**TASK REQUIREMENTS:**
Could you give the data that follows again exactly, without its pictures?

**RECORDS FOR THIS EXERCISE:**
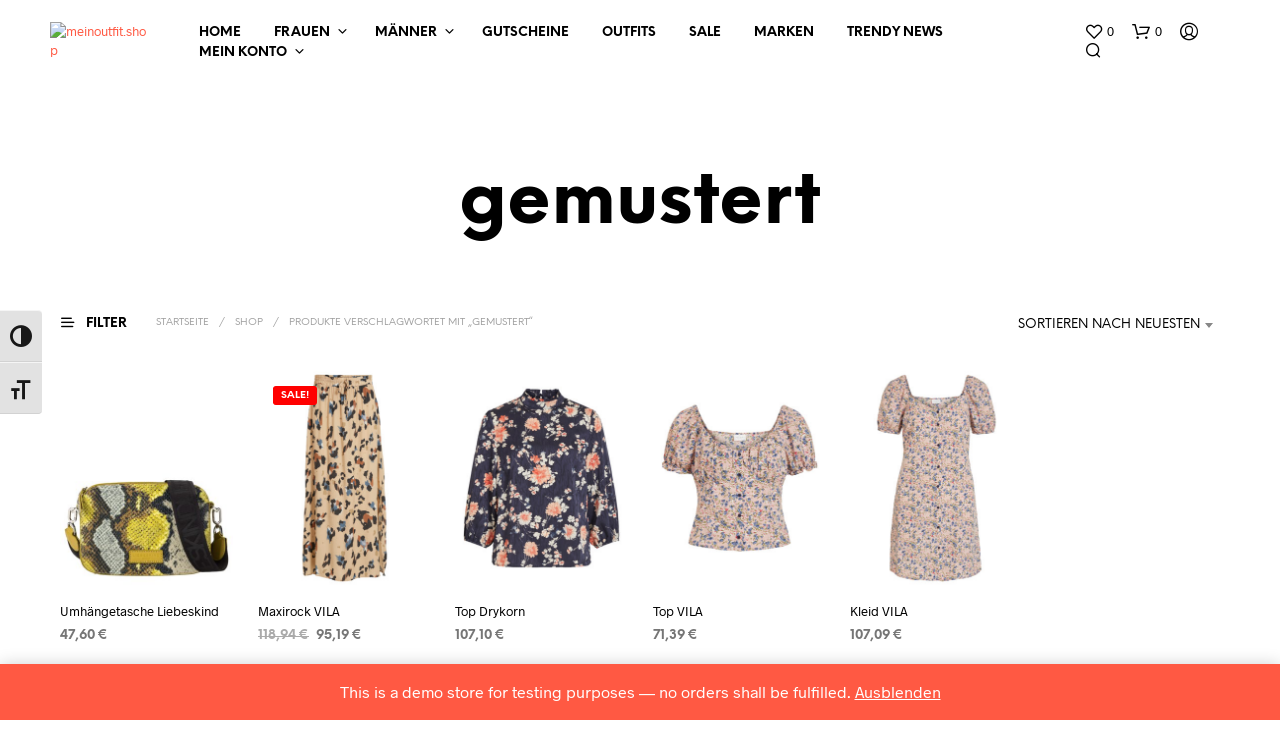

--- FILE ---
content_type: application/javascript
request_url: https://meinoutfit.shop/wp-content/plugins/wp-accessibility/js/a11y.min.js?ver=2.1.18
body_size: 635
content:
(()=>{function i(t,r,a){if(a){var s=new Date;s.setTime(s.getTime()+a*24*60*60*1e3);var e="; expires="+s.toGMTString()}else var e="";document.cookie=t+"="+r+e+"; path=/; SameSite=Strict;"}function o(t){for(var r=t+"=",a=document.cookie.split(";"),s=0;s<a.length;s++){for(var e=a[s];e.charAt(0)==" ";)e=e.substring(1,e.length);if(e.indexOf(r)==0)return e.substring(r.length,e.length)}return null}function l(t){i(t,"")}(function(t){t(".a11y-toggle").on("focus",function(a){t(this).removeClass("tooltip-dismissed")}),t(".a11y-toggle").on("keyup",function(a){a.keyCode==27&&t(this).addClass("tooltip-dismissed")}),o("a11y-desaturated")&&(t("body").addClass("desaturated"),t("#is_normal_color").attr("id","is_grayscale").attr("aria-pressed",!0).addClass("active")),o("a11y-high-contrast")&&(t("body").addClass("contrast"),t("head").append(t("<link href='"+wpa11y.path+"' id='highContrastStylesheet' rel='stylesheet' type='text/css' />")),t("#is_normal_contrast").attr("id","is_high_contrast").attr("aria-pressed",!0).addClass("active"),t(".a11y-toolbar ul li a i").addClass("icon-white")),o("a11y-larger-fontsize")&&(t("html").addClass("fontsize"),t("#is_normal_fontsize").attr("id","is_large_fontsize").attr("aria-pressed",!0).addClass("active")),t(".toggle-grayscale").on("click",function(a){return t(this).attr("id")=="is_normal_color"?(t("body").addClass("desaturated"),t(this).attr("id","is_grayscale").attr("aria-pressed",!0).addClass("active"),i("a11y-desaturated","1")):(t("body").removeClass("desaturated"),t(this).attr("id","is_normal_color").attr("aria-pressed",!1).removeClass("active"),l("a11y-desaturated")),!1}),t(".toggle-contrast").on("click",function(a){return t(this).attr("id")=="is_normal_contrast"?(t("head").append(t("<link href='"+wpa11y.path+"' id='highContrastStylesheet' rel='stylesheet' type='text/css' />")),t("body").addClass("contrast"),t(this).attr("id","is_high_contrast").attr("aria-pressed",!0).addClass("active"),i("a11y-high-contrast","1")):(t("#highContrastStylesheet").remove(),t("body").removeClass("contrast"),t(this).attr("id","is_normal_contrast").attr("aria-pressed",!1).removeClass("active"),l("a11y-high-contrast")),!1}),t(".toggle-fontsize").on("click",function(a){return t(this).attr("id")=="is_normal_fontsize"?(t("html").addClass("fontsize"),t(this).attr("id","is_large_fontsize").attr("aria-pressed",!0).addClass("active"),i("a11y-larger-fontsize","1")):(t("html").removeClass("fontsize"),t(this).attr("id","is_normal_fontsize").attr("aria-pressed",!1).removeClass("active"),l("a11y-larger-fontsize")),!1});var r=document.querySelectorAll("input,a,select,textarea,button");r.forEach(a=>{a.addEventListener("focus",function(){var s=a.getBoundingClientRect(),e=document.querySelector(".a11y-toolbar.standard-location");e?e=e.getBoundingClientRect():e={bottom:0,left:0,top:0,right:0};var n=!(s.top>e.bottom||s.right<e.left||s.bottom<e.top||s.left>e.right);if(n){var d=s.bottom-e.top;window.scrollBy(0,d)}})})})(jQuery);})();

**OUTPUT BELOW:**
--- FILE ---
content_type: application/javascript
request_url: https://meinoutfit.shop/wp-content/plugins/wp-accessibility/js/a11y.min.js?ver=2.1.18
body_size: 635
content:
(()=>{function i(t,r,a){if(a){var s=new Date;s.setTime(s.getTime()+a*24*60*60*1e3);var e="; expires="+s.toGMTString()}else var e="";document.cookie=t+"="+r+e+"; path=/; SameSite=Strict;"}function o(t){for(var r=t+"=",a=document.cookie.split(";"),s=0;s<a.length;s++){for(var e=a[s];e.charAt(0)==" ";)e=e.substring(1,e.length);if(e.indexOf(r)==0)return e.substring(r.length,e.length)}return null}function l(t){i(t,"")}(function(t){t(".a11y-toggle").on("focus",function(a){t(this).removeClass("tooltip-dismissed")}),t(".a11y-toggle").on("keyup",function(a){a.keyCode==27&&t(this).addClass("tooltip-dismissed")}),o("a11y-desaturated")&&(t("body").addClass("desaturated"),t("#is_normal_color").attr("id","is_grayscale").attr("aria-pressed",!0).addClass("active")),o("a11y-high-contrast")&&(t("body").addClass("contrast"),t("head").append(t("<link href='"+wpa11y.path+"' id='highContrastStylesheet' rel='stylesheet' type='text/css' />")),t("#is_normal_contrast").attr("id","is_high_contrast").attr("aria-pressed",!0).addClass("active"),t(".a11y-toolbar ul li a i").addClass("icon-white")),o("a11y-larger-fontsize")&&(t("html").addClass("fontsize"),t("#is_normal_fontsize").attr("id","is_large_fontsize").attr("aria-pressed",!0).addClass("active")),t(".toggle-grayscale").on("click",function(a){return t(this).attr("id")=="is_normal_color"?(t("body").addClass("desaturated"),t(this).attr("id","is_grayscale").attr("aria-pressed",!0).addClass("active"),i("a11y-desaturated","1")):(t("body").removeClass("desaturated"),t(this).attr("id","is_normal_color").attr("aria-pressed",!1).removeClass("active"),l("a11y-desaturated")),!1}),t(".toggle-contrast").on("click",function(a){return t(this).attr("id")=="is_normal_contrast"?(t("head").append(t("<link href='"+wpa11y.path+"' id='highContrastStylesheet' rel='stylesheet' type='text/css' />")),t("body").addClass("contrast"),t(this).attr("id","is_high_contrast").attr("aria-pressed",!0).addClass("active"),i("a11y-high-contrast","1")):(t("#highContrastStylesheet").remove(),t("body").removeClass("contrast"),t(this).attr("id","is_normal_contrast").attr("aria-pressed",!1).removeClass("active"),l("a11y-high-contrast")),!1}),t(".toggle-fontsize").on("click",function(a){return t(this).attr("id")=="is_normal_fontsize"?(t("html").addClass("fontsize"),t(this).attr("id","is_large_fontsize").attr("aria-pressed",!0).addClass("active"),i("a11y-larger-fontsize","1")):(t("html").removeClass("fontsize"),t(this).attr("id","is_normal_fontsize").attr("aria-pressed",!1).removeClass("active"),l("a11y-larger-fontsize")),!1});var r=document.querySelectorAll("input,a,select,textarea,button");r.forEach(a=>{a.addEventListener("focus",function(){var s=a.getBoundingClientRect(),e=document.querySelector(".a11y-toolbar.standard-location");e?e=e.getBoundingClientRect():e={bottom:0,left:0,top:0,right:0};var n=!(s.top>e.bottom||s.right<e.left||s.bottom<e.top||s.left>e.right);if(n){var d=s.bottom-e.top;window.scrollBy(0,d)}})})})(jQuery);})();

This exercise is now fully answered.